Zander Schlacter, a New York-based textile artist and designer, is the lead plaintiff.

The lawsuit notes he legally changed his name and gender in New York.

Schlacter less than a week before President Donald Trump’s inauguration “sent an expedited application to update his legal name on his passport, using form DS-5504.”

Trump once he took office signed an executive order that banned the State Department from issuing passports with “X” gender markers. The lawsuit notes Schlacter received his new passport in February.

“The passport has his correct legal name, but now has an incorrect sex marker of ‘F’ or ‘female,'” notes the lawsuit. “Mr. Schlacter also received a letter from the State Department notifying him that ‘the date of birth, place of birth, name, or sex was corrected on your passport application,’ with ‘sex’ circled in red. The stated reason was ‘to correct your information to show your biological sex at birth.'”
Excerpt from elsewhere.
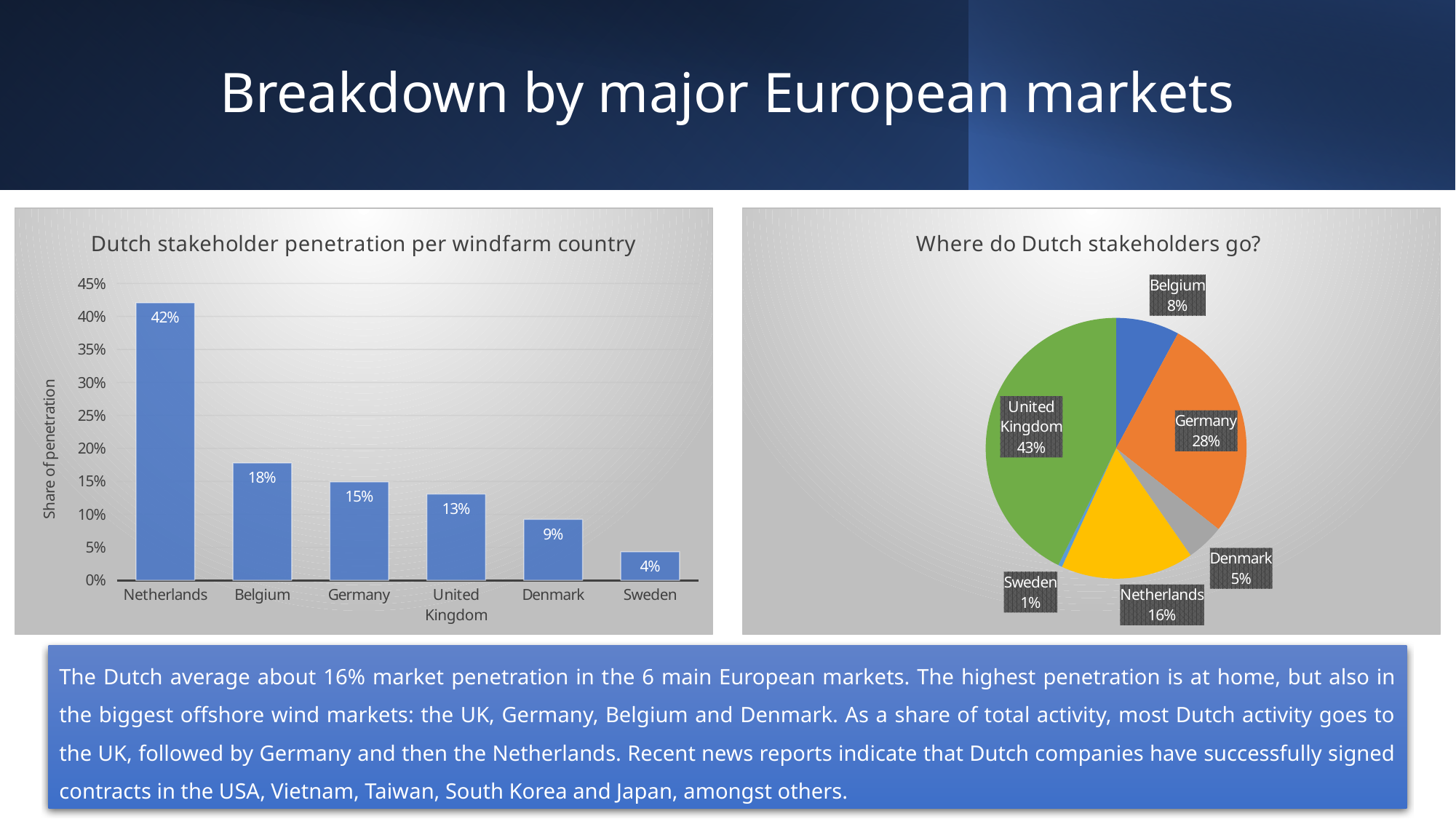
In the 'Where do Dutch stakeholders go?' chart, which country has the largest slice? United Kingdom What is the y-axis label of the 'Dutch stakeholder penetration per windfarm country' chart? Share of penetration What kind of chart is 'Dutch stakeholder penetration per windfarm country'? Bar chart In the 'Dutch stakeholder penetration per windfarm country' chart, which country has the lowest share of penetration? Sweden In the 'Dutch stakeholder penetration per windfarm country' chart, how many countries are shown? 6 In the 'Dutch stakeholder penetration per windfarm country' chart, which country has the highest share of penetration? Netherlands What kind of chart is 'Where do Dutch stakeholders go?'? Pie chart In the 'Dutch stakeholder penetration per windfarm country' chart, what is the difference between the values for Netherlands and Belgium? 24% In the 'Dutch stakeholder penetration per windfarm country' chart, do the values rise or fall from left to right? Fall In the 'Where do Dutch stakeholders go?' chart, what share does Germany have? 28% In the 'Dutch stakeholder penetration per windfarm country' chart, what is the value for Germany? 15% In the 'Dutch stakeholder penetration per windfarm country' chart, which is larger, the value for United Kingdom or the value for Denmark? United Kingdom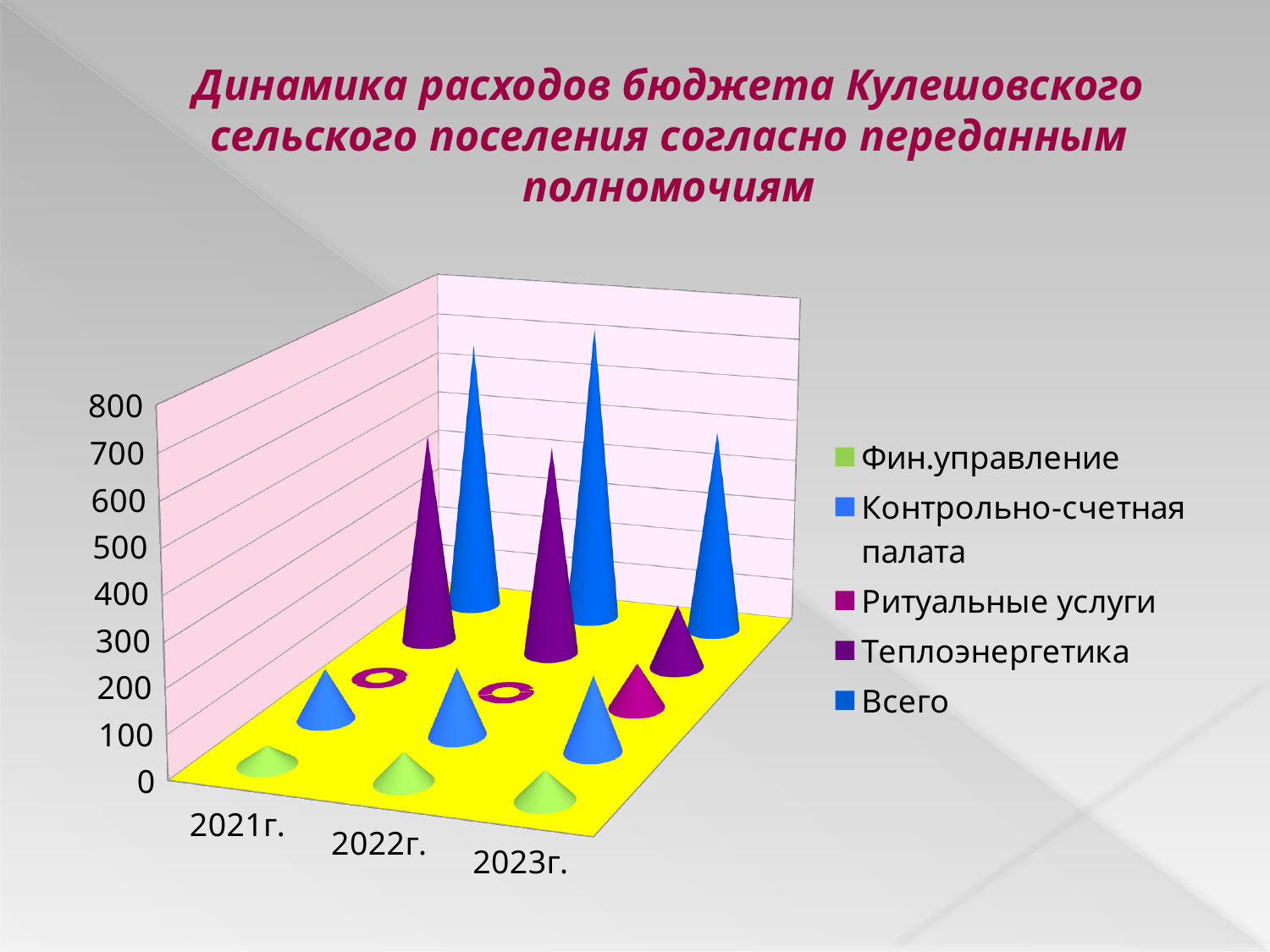
What kind of chart is shown on the slide? bar chart Which series has the highest value in 2021г.? Всего Which is larger, Теплоэнергетика in 2021г. or Теплоэнергетика in 2023г.? 2021г. Which series is listed last in the legend? Всего How many series does the legend list? 5 Does the value for Теплоэнергетика rise or fall from 2021г. to 2023г.? fall Which series is listed first in the legend? Фин.управление Is the value for Фин.управление in 2021г. greater or less than 100? less In which year is the value for Всего the highest? 2022г. How many years are shown on the x axis of the chart? 3 In which year is the value for Всего the lowest? 2023г. Which series has the lowest value in 2021г.? Ритуальные услуги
“I, like many transgender people, experience fear of harassment or violence when moving through public spaces, especially where a photo ID is required,” said Schlacter in the press release that announced the lawsuit. “My safety is further at risk because of my inaccurate passport. I am unwilling to subject myself and my family to the threat of harassment and discrimination at the hands of border officials or anyone who views my passport.”

Former Secretary of State Antony Blinken in June 2021 announced the State Department would begin to issue gender-neutral passports and documents for American citizens who were born overseas.

Dana Zzyym, an intersex U.S. Navy veteran who identifies as nonbinary, in 2015 filed a federal lawsuit against the State Department after it denied their application for a passport with an “X” gender marker. Zzyym in October 2021 received the first gender-neutral American passport.

Lambda Legal represented Zzyym.

The State Department policy took effect on April 11, 2022.

Trump signed his executive order shortly after he took office in January. Germany, Denmark, Finland, and the Netherlands are among the countries that have issued travel advisories for trans and nonbinary people who plan to visit the U.S.

A federal judge in Boston earlier this month issued a preliminary injunction against the executive order.  The American Civil Liberties Union filed the lawsuit on behalf of seven trans and nonbinary people.